What to produce: With the line containing "Outdoor P16 LED" as the start and the line containing "Yu household bone" as the end, transcribe that span of the entries below exactly, including both.

Given records:

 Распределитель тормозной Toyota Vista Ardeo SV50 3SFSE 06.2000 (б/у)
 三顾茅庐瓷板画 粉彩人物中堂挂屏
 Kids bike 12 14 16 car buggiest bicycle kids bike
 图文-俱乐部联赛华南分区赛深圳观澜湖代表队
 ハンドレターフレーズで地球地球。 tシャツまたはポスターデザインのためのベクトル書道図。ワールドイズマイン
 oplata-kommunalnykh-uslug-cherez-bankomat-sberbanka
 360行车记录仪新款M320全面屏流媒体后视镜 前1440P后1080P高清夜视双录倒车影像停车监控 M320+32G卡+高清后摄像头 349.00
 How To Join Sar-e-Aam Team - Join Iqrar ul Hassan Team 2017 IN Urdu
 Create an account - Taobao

==

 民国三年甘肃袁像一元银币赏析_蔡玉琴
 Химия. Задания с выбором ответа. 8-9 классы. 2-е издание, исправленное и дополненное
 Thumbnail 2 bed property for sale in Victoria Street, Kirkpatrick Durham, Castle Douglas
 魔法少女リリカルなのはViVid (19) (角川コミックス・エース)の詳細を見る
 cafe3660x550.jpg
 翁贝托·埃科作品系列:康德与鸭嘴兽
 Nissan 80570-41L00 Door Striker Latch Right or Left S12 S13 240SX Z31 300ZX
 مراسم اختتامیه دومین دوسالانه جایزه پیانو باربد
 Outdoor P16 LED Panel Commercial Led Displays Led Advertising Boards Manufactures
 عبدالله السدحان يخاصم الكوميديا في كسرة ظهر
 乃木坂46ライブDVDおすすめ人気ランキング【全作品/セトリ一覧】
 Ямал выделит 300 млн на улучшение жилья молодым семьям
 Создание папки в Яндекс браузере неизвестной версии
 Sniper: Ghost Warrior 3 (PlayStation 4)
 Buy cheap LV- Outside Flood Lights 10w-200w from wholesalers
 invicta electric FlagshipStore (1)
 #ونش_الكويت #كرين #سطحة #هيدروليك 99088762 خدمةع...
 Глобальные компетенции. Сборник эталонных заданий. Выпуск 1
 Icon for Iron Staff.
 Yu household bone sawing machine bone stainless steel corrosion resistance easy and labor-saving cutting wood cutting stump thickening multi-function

==

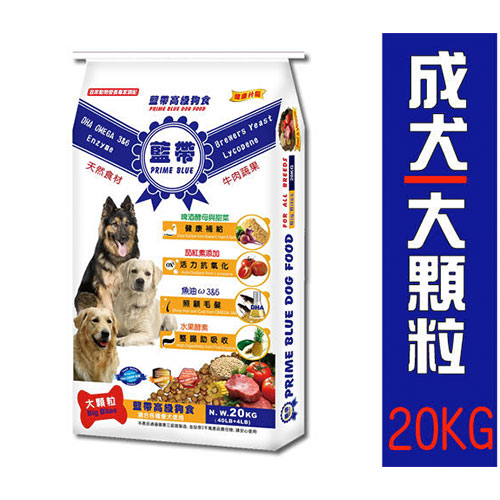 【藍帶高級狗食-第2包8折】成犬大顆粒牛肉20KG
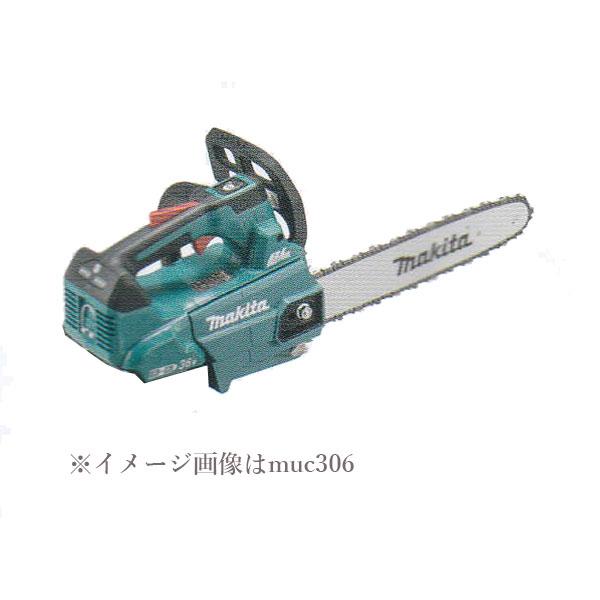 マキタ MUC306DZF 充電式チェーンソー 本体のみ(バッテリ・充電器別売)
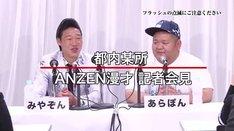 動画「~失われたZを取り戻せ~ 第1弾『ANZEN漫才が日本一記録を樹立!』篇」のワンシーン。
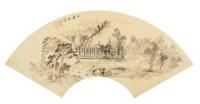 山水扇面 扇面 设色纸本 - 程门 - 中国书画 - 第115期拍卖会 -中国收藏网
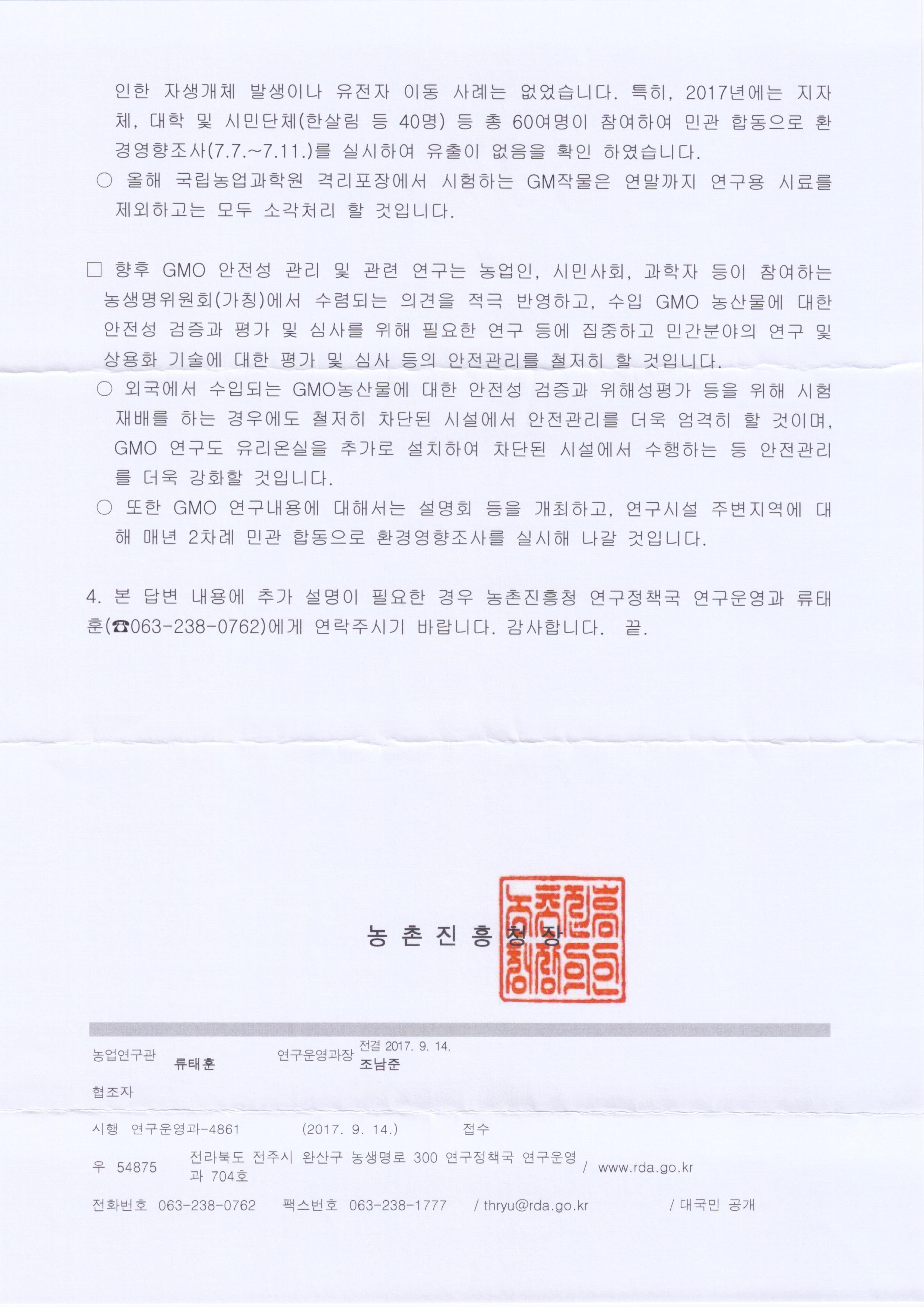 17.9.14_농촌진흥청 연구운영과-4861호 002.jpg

Solved exercise:
 Outdoor P16 LED Panel Commercial Led Displays Led Advertising Boards Manufactures
 عبدالله السدحان يخاصم الكوميديا في كسرة ظهر
 乃木坂46ライブDVDおすすめ人気ランキング【全作品/セトリ一覧】
 Ямал выделит 300 млн на улучшение жилья молодым семьям
 Создание папки в Яндекс браузере неизвестной версии
 Sniper: Ghost Warrior 3 (PlayStation 4)
 Buy cheap LV- Outside Flood Lights 10w-200w from wholesalers
 invicta electric FlagshipStore (1)
 #ونش_الكويت #كرين #سطحة #هيدروليك 99088762 خدمةع...
 Глобальные компетенции. Сборник эталонных заданий. Выпуск 1
 Icon for Iron Staff.
 Yu household bone sawing machine bone stainless steel corrosion resistance easy and labor-saving cutting wood cutting stump thickening multi-function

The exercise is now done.